YOUR GOAL
Reproduce the entries that follow verbatim, down to the final line.

......

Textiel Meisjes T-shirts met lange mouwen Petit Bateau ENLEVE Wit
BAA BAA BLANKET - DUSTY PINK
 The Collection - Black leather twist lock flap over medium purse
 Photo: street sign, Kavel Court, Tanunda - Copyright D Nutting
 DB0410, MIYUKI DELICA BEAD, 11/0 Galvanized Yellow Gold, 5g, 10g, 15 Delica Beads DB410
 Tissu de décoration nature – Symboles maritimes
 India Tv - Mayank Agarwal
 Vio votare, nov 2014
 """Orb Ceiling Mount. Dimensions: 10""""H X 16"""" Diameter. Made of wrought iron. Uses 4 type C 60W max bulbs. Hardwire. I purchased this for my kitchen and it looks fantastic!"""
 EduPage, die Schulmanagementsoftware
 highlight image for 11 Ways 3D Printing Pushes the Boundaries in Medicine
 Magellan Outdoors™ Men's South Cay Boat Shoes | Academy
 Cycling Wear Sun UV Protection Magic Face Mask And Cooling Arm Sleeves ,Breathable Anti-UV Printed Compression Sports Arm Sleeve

......

EXERCISE SOLUTION
Textiel Meisjes T-shirts met lange mouwen Petit Bateau ENLEVE Wit
BAA BAA BLANKET - DUSTY PINK
 The Collection - Black leather twist lock flap over medium purse
 Photo: street sign, Kavel Court, Tanunda - Copyright D Nutting
 DB0410, MIYUKI DELICA BEAD, 11/0 Galvanized Yellow Gold, 5g, 10g, 15 Delica Beads DB410
 Tissu de décoration nature – Symboles maritimes
 India Tv - Mayank Agarwal
 Vio votare, nov 2014
 """Orb Ceiling Mount. Dimensions: 10""""H X 16"""" Diameter. Made of wrought iron. Uses 4 type C 60W max bulbs. Hardwire. I purchased this for my kitchen and it looks fantastic!"""
 EduPage, die Schulmanagementsoftware
 highlight image for 11 Ways 3D Printing Pushes the Boundaries in Medicine
 Magellan Outdoors™ Men's South Cay Boat Shoes | Academy
 Cycling Wear Sun UV Protection Magic Face Mask And Cooling Arm Sleeves ,Breathable Anti-UV Printed Compression Sports Arm Sleeve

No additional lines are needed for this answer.